Taking the adage “think globally, act locally”, OpenText launched their 100 Acts of Kindness campaign in response to the COVID-19 pandemic. “It really inspired us to design a campaign, a global campaign, where we empowered our employees at the local level to do what was most meaningful to them,” said Millard.

“We talk about our commitments to our local communities, but also our commitments to the environment, and to our customers around things that matter to them like innovation, data privacy, and cyber security.”

Julie Millard, VP, Corporate Citizenship, OpenText,

OpenText teams were able to select causes that focused on helping with COVID-19 emergency response efforts, including food banks and family and children services. “The response was just incredible. People went all in and were so generous and compassionate,” added Millard. Over 2,300 employees participated, raising half a million dollars for 180 charities worldwide in the largest campaign in OpenText’s history.
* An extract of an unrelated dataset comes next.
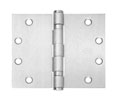 IVES 5BB1 WT NRPRC14HTSECTW8 600 5x6 5 Knuckle Ball Bearing Full Mortise Wide Throw Electric Hinge - 5" x 6" -  Steel base Primed For Paint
While the enormous success of the campaign was important, it wasn’t the only thing that made it special. “The campaign started in April and May, when our teams really needed a sense of purpose and connection,” said Millard. “We were all hunkered down at home and saw the suffering that was happening in the world, everyone wanted to help. It gave our team globally a sense of connection with each other and a sense of connection to their community.”

OpenText’s headquarters is in the R+T Park and its also their largest office globally. As a local leader in the Waterloo Region community, the company looked for ways to adapt their corporate citizenship and community programs to deal with the effects of the COVID-19 pandemic. “Here in Waterloo, we wanted to be sure we were continuing to support the charities that are important to us,” said Millard. The team in Waterloo chose to support Region Ready, which provides help to the three local hospitals in Cambridge and Kitchener, and the Waterloo Region Foodbank.
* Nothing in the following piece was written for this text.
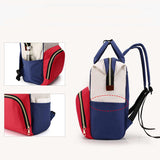 Rucksack / Tasche für Mama – blau – Produktabbildung 8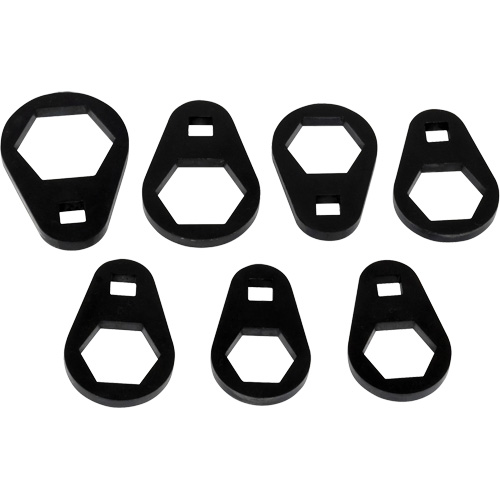 7-Piece Offset Filter Low Profile Wrench Set with Case Chandler Sales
Cover image of the OpenTect Corporate Citizenship Report

As a leader in the Canadian tech ecosystem for 30 years, OpenText knows that good corporate citizenship does more than build trust with the communities they call home—it builds trust with all of their stakeholders. This year, OpenText released their first Corporate Citizenship Report to share their priorities and ambitions for OpenText’s corporate citizenship programs. “It has shown me that regardless of the size of the organization, communicating with your stakeholders your priorities, practices, and ambitions, benefits companies in so many ways,” said Millard. “It builds trust with your customers, transparency with investors, pride with your employees, and also engages potential future employees.”

Leading the corporate citizenship program at OpenText is something Millard does not take for granted. “I always think what a gift it is to work here in Waterloo for a global company and to grow into a position where I get to make an impact every single day,” added Millard. “Whether it’s measuring and making progress on our environmental goals, showcasing a great story of a customer using our technology for good in the world, or helping organize a community outreach effort, it’s just incredible that I get to do this job every day.”

Giving Back in R+T Park

OpenText’s commitment to creating a better world and supporting strong communities is one example of the many ways the tenants of R+T Park give back and support their employees and communities.